2 litres milk (ideally organic, I use whole milk, but you can use lower fat)
1/2 cup unsweetened, unflavoured active pro-biotic yoghurt, the best quality you can find

  1. Pour the milk into a large, heavy based dutch oven or stove proof casserole dish with lid
  2. Heat gently, stirring occasionally to stop the milk catching on the bottom
  3. Turn off the heat when the temperature of the milk reaches 97°C. This temperature is when the structure of the protein molecules change to allow for fermentation and thickening. Reaching this temperature is essential!
  4. Remove from heat, cover and cool until the milk reaches 38-40°C (around blood temperature). The milk will form a skin on the top, but you can either stir it in or eat it (it’s quite nice). Any hotter than this and you’ll kill the bacteria. Any colder and mixture won’t ferment.

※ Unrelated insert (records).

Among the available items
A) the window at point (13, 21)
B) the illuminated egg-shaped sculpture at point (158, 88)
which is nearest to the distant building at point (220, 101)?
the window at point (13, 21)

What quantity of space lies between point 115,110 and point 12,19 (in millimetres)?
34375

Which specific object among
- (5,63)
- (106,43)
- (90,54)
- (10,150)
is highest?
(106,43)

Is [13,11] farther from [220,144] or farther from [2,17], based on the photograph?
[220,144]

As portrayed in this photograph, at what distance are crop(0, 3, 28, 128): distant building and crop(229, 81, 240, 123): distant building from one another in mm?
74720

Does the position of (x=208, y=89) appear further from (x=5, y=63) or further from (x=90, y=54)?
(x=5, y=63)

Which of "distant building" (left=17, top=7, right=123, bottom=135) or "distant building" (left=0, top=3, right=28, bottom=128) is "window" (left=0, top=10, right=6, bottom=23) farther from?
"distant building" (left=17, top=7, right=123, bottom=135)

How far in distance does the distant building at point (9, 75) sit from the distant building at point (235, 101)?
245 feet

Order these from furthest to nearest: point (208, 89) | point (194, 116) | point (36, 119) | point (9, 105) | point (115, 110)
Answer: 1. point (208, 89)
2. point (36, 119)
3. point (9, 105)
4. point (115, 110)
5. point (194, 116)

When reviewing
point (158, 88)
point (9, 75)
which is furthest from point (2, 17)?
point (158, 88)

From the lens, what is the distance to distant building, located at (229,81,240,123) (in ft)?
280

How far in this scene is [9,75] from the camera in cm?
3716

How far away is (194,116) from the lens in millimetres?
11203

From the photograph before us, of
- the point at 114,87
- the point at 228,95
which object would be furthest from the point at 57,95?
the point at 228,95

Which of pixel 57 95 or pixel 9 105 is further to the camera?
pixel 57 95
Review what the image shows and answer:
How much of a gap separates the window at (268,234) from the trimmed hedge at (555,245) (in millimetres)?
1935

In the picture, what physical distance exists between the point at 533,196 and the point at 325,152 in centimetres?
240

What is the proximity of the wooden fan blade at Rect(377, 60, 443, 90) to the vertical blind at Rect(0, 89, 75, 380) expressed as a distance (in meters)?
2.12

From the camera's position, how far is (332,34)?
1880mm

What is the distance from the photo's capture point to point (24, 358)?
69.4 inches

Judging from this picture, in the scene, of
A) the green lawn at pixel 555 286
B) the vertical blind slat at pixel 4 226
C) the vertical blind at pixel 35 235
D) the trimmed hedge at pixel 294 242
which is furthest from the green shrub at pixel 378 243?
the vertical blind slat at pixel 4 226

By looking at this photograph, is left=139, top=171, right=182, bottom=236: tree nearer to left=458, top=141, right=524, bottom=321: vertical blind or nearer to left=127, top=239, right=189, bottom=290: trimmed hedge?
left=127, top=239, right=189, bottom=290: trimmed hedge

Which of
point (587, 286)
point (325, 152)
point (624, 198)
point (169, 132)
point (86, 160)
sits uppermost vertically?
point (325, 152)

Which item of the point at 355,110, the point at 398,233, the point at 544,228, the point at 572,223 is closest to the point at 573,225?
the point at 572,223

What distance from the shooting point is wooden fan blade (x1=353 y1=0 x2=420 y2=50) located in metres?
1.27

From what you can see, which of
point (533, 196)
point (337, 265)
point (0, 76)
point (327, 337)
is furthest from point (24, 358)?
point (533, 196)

  5. Whisk the yoghurt with a little of the milk to thin down, then stir into the milk until well combined. It’s important to use active yoghurt to ensure the culture grows. You can begin to use your own yoghurt in this step to make the next batch.
  6. Wrap the dutch oven in towels and leave somewhere warm for 12 hours.
  7. When you unwrap the dutch oven, the yoghurt inside should be set, with a small amount of whey around it.
  8. If you want thicker yoghurt, take half of the yoghurt and pour into a seive lined with a clean tea towel, set over a large bowl. Cover with plastic wrap (or another tea towel) and place in the fridge for up to 4 hours so the excess whey drains from the yoghurt. The remaining whey can be used in other ways.